Developing a virtual antenatal education offer during COVID-19

A Better Start

Dr. Michelle Everitt, Registrar in Public Health, describes how antenatal education is going ahead despite the restrictions brought on by the pandemic.

Dr. Michelle Everitt

When the COVID-19 lockdown began it was inevitable that antenatal programmes, along with so many other support services, would have to adapt.

Normally across the Bradford district there are two universally available antenatal classes – those offered by the local maternity service and also the ‘Welcome to the World’ course which is delivered through Family Hubs (formerly known as Children’s Centres).

Some services for families quickly found ways to continue, albeit with significant changes, such as via email, phone or video call. Support was quickly made available for vulnerable families during the antenatal period, this included statutory services such as health visiting or social services. For our Better Start Bradford population the ‘Baby Steps’ programme was continuing to recruit vulnerable families and deliver the programme virtually. However, a clear gap was emerging around universal antenatal education as there was no capacity to deliver the usual antenatal provision remotely. At Better Start Bradford we recognised there was a need for free virtual antenatal support and education.

When reflecting on how to best meet this identified need we considered the current climate and the demands this was placing on many families. We recognised that requiring pregnant women to commit to attending a course of sessions was unrealistic. We decided to develop four live sessions to be repeated frequently. Participants would be encouraged to access these when convenient, with no obligation to attend all four in a row, making this different to pre-existing antenatal offers.

Within the Better Start Bradford team we have a great wealth of experience and skill including midwives and practitioners with experience of running antenatal education sessions. A small group developed the virtual sessions, prepared promotional material, and worked with partner organisations including maternity services to help shape the programme. Within a few weeks of first identifying the need we held our first pilot session. This was delivered via Zoom by a midwife and an early years practitioner from within the Better Start Bradford team.

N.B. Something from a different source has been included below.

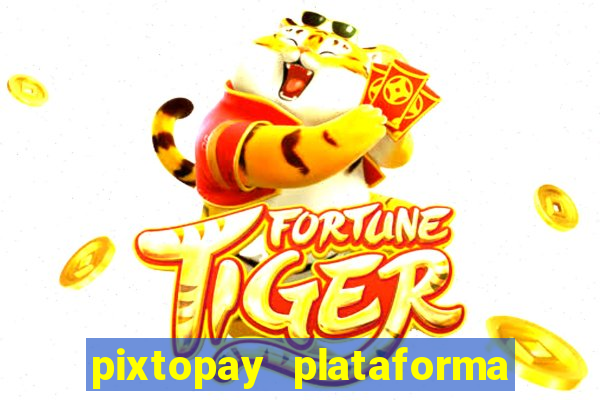 pixtopay plataforma de jogos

Three of these sessions have now been held (as of 14 May 2020) with an increasing number of women attending each session – we had 39 participants sign up and attend the three sessions (30 individual women). Once the fourth and final pilot session was delivered on 21 May, we intend to run two sessions a week going forward. This means the entire programme will be delivered once a fortnight. The sessions cover topics such as staying healthy during pregnancy, comfort measures during labour, developing a good attachment during pregnancy and immediately post birth, feeding and safe sleeping.

Participants were sent a survey after each pilot session to aid our development process. The feedback showed that Zoom worked well as a delivery medium and all participants who provided feedback felt that the sessions either met or exceeded their expectations. We have received some great feedback including: “I would just like to say how very, very helpful and informative the session is.” “Really excited about next week’s feeding topic.” “Even my partner was impressed.”

It is early days for our Virtual Antenatal Offer, and we are aware that we still have some issues to address, for example, low digital literacy as a barrier to accessing the sessions. We feel that this offer has real potential and demonstrates that innovation can come out of adversity.

Dr. Michelle Everitt is a Registrar in Public Health in Bradford

About A Better Start

A Better Start is a ten-year (2015-2025), £215 million programme set-up by The National Lottery Community Fund, the largest funder of community activity in the UK. Five A Better Start partnerships based in Blackpool, Bradford, Lambeth, Nottingham and Southend are supporting families to give their babies and very young children the best possible start in life. Working with local parents, the A Better Start partnerships are developing and testing ways to improve their children’s diet and nutrition, social and emotional development, and speech, language and communication.

The work of the programme is grounded in scientific evidence and research. A Better Start is place-based and enabling systems change. It aims to improve the way that organisations work together and with families to shift attitudes and spending towards preventing problems that can start in early life. It is one of five major programmes set up by The National Lottery Community Fund to test and learn from new approaches to designing services which aim to make people’s lives healthier and happier

The National Children’s Bureau is coordinating an ambitious programme of shared learning for A Better Start, disseminating the partnerships’ experiences in creating innovative services far and wide, so that others working in early childhood development or place-based systems change can benefit.